> [DATA]:
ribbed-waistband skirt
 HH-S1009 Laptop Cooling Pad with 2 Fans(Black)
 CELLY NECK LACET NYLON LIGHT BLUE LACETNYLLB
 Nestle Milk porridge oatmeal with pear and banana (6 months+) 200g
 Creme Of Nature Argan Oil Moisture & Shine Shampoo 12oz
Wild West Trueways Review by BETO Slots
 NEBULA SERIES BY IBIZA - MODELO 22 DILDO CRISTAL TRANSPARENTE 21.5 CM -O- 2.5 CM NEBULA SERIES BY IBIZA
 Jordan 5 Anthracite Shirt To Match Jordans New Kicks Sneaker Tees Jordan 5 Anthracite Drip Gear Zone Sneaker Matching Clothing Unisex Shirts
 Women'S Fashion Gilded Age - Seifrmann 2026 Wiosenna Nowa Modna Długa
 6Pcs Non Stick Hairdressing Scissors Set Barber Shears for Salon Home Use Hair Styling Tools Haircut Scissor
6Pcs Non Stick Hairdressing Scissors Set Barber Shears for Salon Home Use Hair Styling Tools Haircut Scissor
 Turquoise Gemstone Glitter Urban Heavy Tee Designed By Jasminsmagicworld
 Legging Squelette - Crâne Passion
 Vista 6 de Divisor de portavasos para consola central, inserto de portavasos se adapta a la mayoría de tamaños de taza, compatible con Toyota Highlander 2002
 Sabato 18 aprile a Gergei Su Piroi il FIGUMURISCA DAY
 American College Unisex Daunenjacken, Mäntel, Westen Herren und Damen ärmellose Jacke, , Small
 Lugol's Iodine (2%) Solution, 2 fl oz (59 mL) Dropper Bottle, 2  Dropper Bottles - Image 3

> [TASK DESCRIPTION]: Return the records verbatim, from the first line up to and including the line containing "Sabato 18 aprile".

> [YOUR SOLUTION]:
ribbed-waistband skirt
 HH-S1009 Laptop Cooling Pad with 2 Fans(Black)
 CELLY NECK LACET NYLON LIGHT BLUE LACETNYLLB
 Nestle Milk porridge oatmeal with pear and banana (6 months+) 200g
 Creme Of Nature Argan Oil Moisture & Shine Shampoo 12oz
Wild West Trueways Review by BETO Slots
 NEBULA SERIES BY IBIZA - MODELO 22 DILDO CRISTAL TRANSPARENTE 21.5 CM -O- 2.5 CM NEBULA SERIES BY IBIZA
 Jordan 5 Anthracite Shirt To Match Jordans New Kicks Sneaker Tees Jordan 5 Anthracite Drip Gear Zone Sneaker Matching Clothing Unisex Shirts
 Women'S Fashion Gilded Age - Seifrmann 2026 Wiosenna Nowa Modna Długa
 6Pcs Non Stick Hairdressing Scissors Set Barber Shears for Salon Home Use Hair Styling Tools Haircut Scissor
6Pcs Non Stick Hairdressing Scissors Set Barber Shears for Salon Home Use Hair Styling Tools Haircut Scissor
 Turquoise Gemstone Glitter Urban Heavy Tee Designed By Jasminsmagicworld
 Legging Squelette - Crâne Passion
 Vista 6 de Divisor de portavasos para consola central, inserto de portavasos se adapta a la mayoría de tamaños de taza, compatible con Toyota Highlander 2002
 Sabato 18 aprile a Gergei Su Piroi il FIGUMURISCA DAY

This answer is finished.